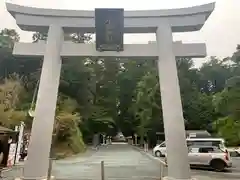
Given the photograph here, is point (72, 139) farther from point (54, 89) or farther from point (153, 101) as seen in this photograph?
point (54, 89)

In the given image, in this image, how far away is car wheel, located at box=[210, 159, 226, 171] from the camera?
59.0ft

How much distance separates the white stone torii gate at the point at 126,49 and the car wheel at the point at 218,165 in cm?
779

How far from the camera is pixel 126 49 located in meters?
12.2

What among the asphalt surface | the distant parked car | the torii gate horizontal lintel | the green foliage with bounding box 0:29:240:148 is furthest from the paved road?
the green foliage with bounding box 0:29:240:148

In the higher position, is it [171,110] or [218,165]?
[171,110]

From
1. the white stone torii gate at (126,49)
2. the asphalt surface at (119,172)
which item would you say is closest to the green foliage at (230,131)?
the asphalt surface at (119,172)

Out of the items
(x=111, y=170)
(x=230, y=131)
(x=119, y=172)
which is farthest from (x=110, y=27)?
(x=230, y=131)

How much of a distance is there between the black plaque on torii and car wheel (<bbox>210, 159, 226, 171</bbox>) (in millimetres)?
9545

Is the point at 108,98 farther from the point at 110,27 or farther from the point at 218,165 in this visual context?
the point at 110,27

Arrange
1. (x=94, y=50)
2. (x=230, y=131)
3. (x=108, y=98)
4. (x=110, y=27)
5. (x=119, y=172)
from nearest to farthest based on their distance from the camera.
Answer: (x=94, y=50)
(x=110, y=27)
(x=119, y=172)
(x=230, y=131)
(x=108, y=98)

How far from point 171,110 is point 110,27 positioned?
3703 millimetres

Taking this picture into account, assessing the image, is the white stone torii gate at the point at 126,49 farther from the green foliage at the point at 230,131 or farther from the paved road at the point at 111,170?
the green foliage at the point at 230,131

|---|

Return the part of the records that opens with the line containing "Is the point" and closes with the line containing "3703 millimetres", copying those lines exactly.

### [Result]
Is the point at 108,98 farther from the point at 110,27 or farther from the point at 218,165 in this visual context?
the point at 110,27

Arrange
1. (x=94, y=50)
2. (x=230, y=131)
3. (x=108, y=98)
4. (x=110, y=27)
5. (x=119, y=172)
from nearest to farthest based on their distance from the camera.
Answer: (x=94, y=50)
(x=110, y=27)
(x=119, y=172)
(x=230, y=131)
(x=108, y=98)

How far from point 171,110 is point 110,27 positioned?
3703 millimetres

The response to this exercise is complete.